Soap on a rope: You know all those end-of-use slivers of soap that fall out of your hands, but you can't bear to throw away? Jam them into a pantyhose toe, tie it off, and soap up.
Onion caddy: Onions, when stored improperly, are known to develop smelly, black mold and become squishy. Here's a great way to store them in used pantyhose: slide those babies into the hose leg, separate and tie off each onion with a twist tie, and hang the bulbous plants in a dry place that's easy to access. We do this, it is awesome.
Sweet smell of sachet: Sachets fastened out of cotton prints are nice. But what's more practical than putting your dried lavender, juniper and eucalyptus leaves into a length of pantyhose? Tie off the stocking at each end (you can replace the flowers when they lose their fragrance) and stick it in a drawer or closet.
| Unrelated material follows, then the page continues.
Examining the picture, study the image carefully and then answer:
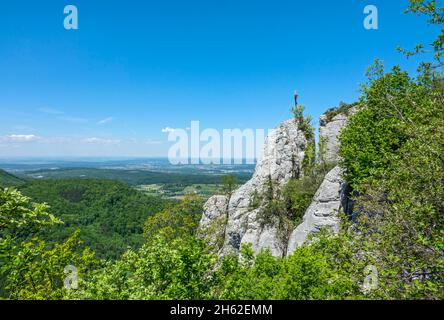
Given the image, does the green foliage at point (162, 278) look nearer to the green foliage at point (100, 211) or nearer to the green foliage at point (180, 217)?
the green foliage at point (180, 217)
Vacuum filter: This device is meant for sucking up small items, such as a coin, contact lens or tiny gem. Cut off the leg of the used pantyhose, keeping the toe section intact. Pull it over the nozzle of your vacuum cleaner hose. Secure the stocking with a rubber band or metal tie.
Keep it cool (and warm): Partially fill pantyhose with kitty litter to seal off cold drafts from under doors and windows.
Shoe shine: Lost the soft cloth for shining your shoes?
Soft scrubber: Need your tile cleaned, mold removed, silver polished, table shined? Use old pantyhose and avoid scratching those surfaces.
Artsy artifice: Give a gauzy look to a photograph by stretching pantyhose over your camera lens.